Op 5 januari 2023 hebben partijen opnieuw via Whatsapp contact gehad. Uit de uitdraai van dat gesprek volgt dat partijen, onder meer, de volgende berichten hebben gestuurd:
(..)
05-01-2023 11:52 - [gedaagde] [
; kantonrechter]: [eiser] [
, kantonrechter],
ik heb meer tijd nodig om een goed voorstel te kunnen doen.
Ik krijg 1955 euro van het uwv en daar gaat volgende maand 5% vanaf. Ivm de 2 maanden regel 75%
naar 70% inkomen.
mijn maandelijkse kosten hoger als dat mijn inkomen is huur gaswater en licht en zorg dat is al bijna 1955
euro.
En dan heb ik nog niet eens de centen om te eten te betalen.
Dus beslag leggen heeft ook geen zin want ze gaan de beslagvrije voet verhogen door mijn hoge
woonlasten.
Daarom vraag ik aan jou tijd.
Laten we alsjeblieft gewoon als volwassen mannen dit proberen op te lossen zonder dat maar iemand ook
zich opgejaagd hoeft te voelen en of zich zorgen te maken.
En mensen die met dit geen reet te maken hebben hoeven dit alles niet te weten dit gaat tussen jou en
mij.
ben bereid om alles te doen om dit goed tot een goed einde te brengen.
Alles gaat op deze manier naar de klote en dat is het niet waard.

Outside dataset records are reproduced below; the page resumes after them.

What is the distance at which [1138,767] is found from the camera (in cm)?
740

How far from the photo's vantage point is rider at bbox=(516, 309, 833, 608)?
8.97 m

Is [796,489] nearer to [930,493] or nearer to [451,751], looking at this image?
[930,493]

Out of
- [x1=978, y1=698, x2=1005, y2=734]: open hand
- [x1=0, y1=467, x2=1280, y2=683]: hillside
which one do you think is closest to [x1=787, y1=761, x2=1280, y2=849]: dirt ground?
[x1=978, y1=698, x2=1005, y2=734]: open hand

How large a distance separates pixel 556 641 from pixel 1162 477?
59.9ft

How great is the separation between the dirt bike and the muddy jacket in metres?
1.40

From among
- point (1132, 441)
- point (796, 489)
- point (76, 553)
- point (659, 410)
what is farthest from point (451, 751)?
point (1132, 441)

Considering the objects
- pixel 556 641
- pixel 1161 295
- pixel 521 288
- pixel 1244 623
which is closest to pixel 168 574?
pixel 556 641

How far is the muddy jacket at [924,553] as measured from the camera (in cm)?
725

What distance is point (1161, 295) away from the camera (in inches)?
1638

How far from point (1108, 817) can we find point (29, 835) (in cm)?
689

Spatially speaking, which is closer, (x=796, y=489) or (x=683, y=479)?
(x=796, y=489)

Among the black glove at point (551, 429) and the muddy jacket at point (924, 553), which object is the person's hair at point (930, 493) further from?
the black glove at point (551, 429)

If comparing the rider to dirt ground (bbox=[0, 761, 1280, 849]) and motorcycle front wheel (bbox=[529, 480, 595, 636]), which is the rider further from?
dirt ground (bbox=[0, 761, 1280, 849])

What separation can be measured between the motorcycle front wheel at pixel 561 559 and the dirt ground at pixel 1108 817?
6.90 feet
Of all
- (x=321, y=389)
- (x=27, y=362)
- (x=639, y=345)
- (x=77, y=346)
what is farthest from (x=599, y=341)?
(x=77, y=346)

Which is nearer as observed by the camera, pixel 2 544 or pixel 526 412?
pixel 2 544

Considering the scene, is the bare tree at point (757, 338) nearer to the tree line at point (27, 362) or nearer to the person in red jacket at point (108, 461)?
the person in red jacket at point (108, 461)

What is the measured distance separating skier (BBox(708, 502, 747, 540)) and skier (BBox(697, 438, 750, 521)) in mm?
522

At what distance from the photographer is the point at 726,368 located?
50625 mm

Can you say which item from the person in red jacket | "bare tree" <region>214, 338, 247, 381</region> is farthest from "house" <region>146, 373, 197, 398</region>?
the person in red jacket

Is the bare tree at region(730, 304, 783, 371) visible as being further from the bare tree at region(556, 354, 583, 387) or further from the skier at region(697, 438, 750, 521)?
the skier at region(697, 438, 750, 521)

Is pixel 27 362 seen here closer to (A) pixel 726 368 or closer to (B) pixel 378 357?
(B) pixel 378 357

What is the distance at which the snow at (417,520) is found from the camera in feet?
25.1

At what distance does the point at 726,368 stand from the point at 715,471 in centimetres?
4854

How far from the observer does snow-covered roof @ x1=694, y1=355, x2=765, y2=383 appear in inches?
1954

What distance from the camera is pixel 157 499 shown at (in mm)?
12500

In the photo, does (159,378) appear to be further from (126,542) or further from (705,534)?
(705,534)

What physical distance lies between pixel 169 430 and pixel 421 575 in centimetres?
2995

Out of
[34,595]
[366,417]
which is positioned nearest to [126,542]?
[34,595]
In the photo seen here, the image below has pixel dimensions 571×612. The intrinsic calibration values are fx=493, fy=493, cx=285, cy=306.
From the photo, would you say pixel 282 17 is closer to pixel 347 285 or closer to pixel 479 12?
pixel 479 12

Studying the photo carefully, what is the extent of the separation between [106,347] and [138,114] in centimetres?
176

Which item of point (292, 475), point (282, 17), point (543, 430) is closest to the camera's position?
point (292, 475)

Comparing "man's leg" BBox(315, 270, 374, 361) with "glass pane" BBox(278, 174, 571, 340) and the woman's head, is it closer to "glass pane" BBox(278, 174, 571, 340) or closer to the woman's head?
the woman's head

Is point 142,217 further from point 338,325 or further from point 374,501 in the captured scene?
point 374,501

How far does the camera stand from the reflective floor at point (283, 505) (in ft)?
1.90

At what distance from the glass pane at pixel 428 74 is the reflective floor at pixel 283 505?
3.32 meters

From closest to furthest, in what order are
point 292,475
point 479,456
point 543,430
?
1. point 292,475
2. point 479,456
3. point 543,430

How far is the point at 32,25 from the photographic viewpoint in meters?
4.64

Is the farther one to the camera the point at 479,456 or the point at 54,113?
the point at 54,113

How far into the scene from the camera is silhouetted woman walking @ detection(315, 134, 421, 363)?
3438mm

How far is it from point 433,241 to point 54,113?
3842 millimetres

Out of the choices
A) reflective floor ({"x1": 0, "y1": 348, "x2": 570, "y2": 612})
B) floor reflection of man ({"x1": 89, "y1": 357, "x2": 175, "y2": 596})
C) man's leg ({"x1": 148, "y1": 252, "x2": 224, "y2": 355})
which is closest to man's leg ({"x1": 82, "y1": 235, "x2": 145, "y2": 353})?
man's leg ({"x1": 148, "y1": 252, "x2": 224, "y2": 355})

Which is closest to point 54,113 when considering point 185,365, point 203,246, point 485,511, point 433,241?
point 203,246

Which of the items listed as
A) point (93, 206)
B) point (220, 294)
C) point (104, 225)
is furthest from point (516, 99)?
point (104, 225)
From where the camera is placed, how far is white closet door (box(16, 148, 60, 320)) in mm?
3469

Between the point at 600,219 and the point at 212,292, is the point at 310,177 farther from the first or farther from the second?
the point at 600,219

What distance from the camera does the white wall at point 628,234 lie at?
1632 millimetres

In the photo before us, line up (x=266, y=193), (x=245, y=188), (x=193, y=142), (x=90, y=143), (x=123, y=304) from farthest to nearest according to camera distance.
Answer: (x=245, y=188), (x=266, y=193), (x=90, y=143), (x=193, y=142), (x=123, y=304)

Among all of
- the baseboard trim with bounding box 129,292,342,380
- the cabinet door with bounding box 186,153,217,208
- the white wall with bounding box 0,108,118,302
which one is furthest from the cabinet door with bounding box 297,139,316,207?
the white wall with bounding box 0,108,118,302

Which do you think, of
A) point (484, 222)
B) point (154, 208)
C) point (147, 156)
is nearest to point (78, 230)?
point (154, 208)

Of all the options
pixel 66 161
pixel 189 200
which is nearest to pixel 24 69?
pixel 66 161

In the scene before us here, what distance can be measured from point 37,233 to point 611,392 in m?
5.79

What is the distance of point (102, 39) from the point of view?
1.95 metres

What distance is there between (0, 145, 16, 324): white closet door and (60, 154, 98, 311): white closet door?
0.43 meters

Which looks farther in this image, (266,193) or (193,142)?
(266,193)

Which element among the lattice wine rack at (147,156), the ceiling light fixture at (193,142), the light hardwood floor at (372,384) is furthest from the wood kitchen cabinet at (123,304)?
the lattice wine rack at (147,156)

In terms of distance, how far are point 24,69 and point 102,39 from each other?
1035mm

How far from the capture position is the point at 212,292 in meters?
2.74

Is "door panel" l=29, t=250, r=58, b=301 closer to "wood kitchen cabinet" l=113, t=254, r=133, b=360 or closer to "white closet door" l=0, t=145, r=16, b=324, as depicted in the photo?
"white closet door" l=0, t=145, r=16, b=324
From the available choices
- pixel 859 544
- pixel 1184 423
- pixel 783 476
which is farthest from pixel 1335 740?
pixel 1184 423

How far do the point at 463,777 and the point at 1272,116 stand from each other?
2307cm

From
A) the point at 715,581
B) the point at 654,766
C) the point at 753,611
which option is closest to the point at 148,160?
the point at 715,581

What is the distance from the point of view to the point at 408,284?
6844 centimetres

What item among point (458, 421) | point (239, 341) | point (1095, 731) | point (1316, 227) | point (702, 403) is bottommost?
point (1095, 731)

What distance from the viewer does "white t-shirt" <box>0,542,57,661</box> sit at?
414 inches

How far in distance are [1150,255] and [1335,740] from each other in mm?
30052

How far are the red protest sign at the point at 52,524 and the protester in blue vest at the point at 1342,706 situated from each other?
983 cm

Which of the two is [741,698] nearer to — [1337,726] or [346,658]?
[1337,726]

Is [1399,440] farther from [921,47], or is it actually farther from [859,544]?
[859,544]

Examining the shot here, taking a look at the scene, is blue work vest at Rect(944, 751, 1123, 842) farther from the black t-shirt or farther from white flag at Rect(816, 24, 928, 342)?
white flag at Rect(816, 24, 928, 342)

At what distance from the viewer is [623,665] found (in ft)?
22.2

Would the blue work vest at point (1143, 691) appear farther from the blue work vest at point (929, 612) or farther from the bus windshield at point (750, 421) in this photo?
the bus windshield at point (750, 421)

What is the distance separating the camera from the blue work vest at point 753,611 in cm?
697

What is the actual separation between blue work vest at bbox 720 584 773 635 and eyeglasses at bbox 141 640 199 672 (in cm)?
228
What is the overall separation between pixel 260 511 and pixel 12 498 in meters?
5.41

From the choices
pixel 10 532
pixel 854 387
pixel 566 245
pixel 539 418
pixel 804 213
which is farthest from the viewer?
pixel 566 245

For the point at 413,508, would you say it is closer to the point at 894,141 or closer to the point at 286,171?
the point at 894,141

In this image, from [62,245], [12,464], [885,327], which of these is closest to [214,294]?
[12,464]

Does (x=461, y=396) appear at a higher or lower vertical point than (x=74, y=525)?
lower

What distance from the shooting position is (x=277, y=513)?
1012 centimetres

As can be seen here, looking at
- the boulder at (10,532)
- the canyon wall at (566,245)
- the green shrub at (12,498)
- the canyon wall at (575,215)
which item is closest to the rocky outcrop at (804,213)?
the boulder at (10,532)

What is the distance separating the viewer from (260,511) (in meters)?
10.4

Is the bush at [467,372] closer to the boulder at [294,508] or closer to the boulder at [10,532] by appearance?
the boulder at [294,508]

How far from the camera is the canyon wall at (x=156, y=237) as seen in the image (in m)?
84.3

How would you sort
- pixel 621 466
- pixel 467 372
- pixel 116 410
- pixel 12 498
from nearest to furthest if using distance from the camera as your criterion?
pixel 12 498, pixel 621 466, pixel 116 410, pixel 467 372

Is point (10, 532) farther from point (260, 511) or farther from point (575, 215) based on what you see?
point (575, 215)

Ik hoop op je begrip en hoop dat we een keer in gesprek kunnen om dit te kunnen oplossen.
Zoals je altijd zelf zegt kom praten dan vinden we altijd een oplossing.
05-01-2023 14:05 - [eiser] : [gedaagde] , de termijn om te reageren/ een net voorstel te doen liep tot
gisteravond 0.00. Vanmorgen heb ik als eerste de advocaat, en daarmee de deurwaarder, opdracht gegeven omdat ik niks van je gehoord had. De fase van ‘praten heb je zelf om zeep geholpen, en daar ga
ik 0 seconde aan besteden.
Ik ben namelijk druk met WERKEN, iets dat wellicht ook voor jouw een uitkomst kan zijn? Je vraagt om
begrip? Waarom zou ik dat in hemelsnaam hebben?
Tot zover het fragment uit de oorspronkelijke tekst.